What I wish we had was a "man" equivalent to provide every-day examples of how to use the tool "correctly" (although I'm aware there's stuff like "bro" pages), as well as another tool to explain why some tool / option even exists and how they're "expected" (by the creator / maintainers) to be used. As I've gotten into the habit of reading man pages I've become increasingly aware of how many options certain tools provide, but in many cases I really cannot fathom why those options are available or in what kind of situation they might be used.
Most things can be done in a less complicated manner, but it costs more.
Consider SAP. It's complicated to say the least, but a lot of that complexity comes from both it's generality, it's flexibility, and the quality of the solutions it solves underneath.
Any solution you write in SAP could be written in a much simpler manner using simpler tools, but doing so would and getting your solution to the quality of what you can get in SAP would be hugely expensive and take a lot of time.
In that way we subsidize each other, but in doing so, we often make things much more complicated than they strictly need to be to solve any particular problem.
Now this is a different class from things that are just shitty design.

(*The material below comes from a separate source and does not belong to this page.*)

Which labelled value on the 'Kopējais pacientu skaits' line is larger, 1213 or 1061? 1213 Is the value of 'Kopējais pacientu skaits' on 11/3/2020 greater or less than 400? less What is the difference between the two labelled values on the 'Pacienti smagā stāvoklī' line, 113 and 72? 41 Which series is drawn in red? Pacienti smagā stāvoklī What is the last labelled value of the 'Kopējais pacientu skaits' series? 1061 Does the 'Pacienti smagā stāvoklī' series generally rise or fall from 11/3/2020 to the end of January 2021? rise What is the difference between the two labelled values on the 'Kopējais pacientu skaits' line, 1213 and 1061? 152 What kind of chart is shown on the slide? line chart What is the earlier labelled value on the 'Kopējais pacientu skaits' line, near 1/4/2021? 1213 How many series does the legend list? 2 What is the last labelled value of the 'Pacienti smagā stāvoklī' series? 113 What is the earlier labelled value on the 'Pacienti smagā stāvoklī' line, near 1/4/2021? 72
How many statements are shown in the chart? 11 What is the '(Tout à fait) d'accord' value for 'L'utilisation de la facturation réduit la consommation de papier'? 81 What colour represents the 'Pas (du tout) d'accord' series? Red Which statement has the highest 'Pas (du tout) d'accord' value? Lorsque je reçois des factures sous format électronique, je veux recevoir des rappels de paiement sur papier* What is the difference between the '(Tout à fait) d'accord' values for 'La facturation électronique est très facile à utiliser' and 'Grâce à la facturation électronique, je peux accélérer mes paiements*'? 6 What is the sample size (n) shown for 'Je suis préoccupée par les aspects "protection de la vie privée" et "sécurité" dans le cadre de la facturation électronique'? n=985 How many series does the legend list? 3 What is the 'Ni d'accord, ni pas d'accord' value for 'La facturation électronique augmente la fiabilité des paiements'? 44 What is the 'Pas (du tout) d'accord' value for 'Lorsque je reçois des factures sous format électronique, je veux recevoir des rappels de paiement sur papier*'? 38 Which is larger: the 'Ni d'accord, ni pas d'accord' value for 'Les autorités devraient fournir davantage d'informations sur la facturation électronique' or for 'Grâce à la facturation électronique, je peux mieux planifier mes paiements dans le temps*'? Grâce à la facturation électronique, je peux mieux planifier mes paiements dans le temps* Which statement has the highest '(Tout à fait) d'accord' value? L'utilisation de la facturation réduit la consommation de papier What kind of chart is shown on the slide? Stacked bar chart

Those exist in abundance, and it's unfortunate, but that's life.
With your comment on man pages, I've been thinking a lot about lately; the fact is, we completely neglect documentation, so much that its neglect resulted in it being pushed up a layer, into the browser - namely, google (and stackoverflow).
Fundamentally, we don't really do discoverability well because volunteers are fickle as hell, and commercial interests are profit-focused.
What I wish we had was a "man" equivalent to provide every-day examples of how to use the tool "correctly" (although I'm aware there's stuff like "bro" pages), as well as another tool to explain why some tool / option even exists and how they're "expected" (by the creator / maintainers) to be used. As I've gotten into the habit of reading man pages I've become increasingly aware of how many options certain tools provide, but in many cases I really cannot fathom why those options are available or in what kind of situation they might be used.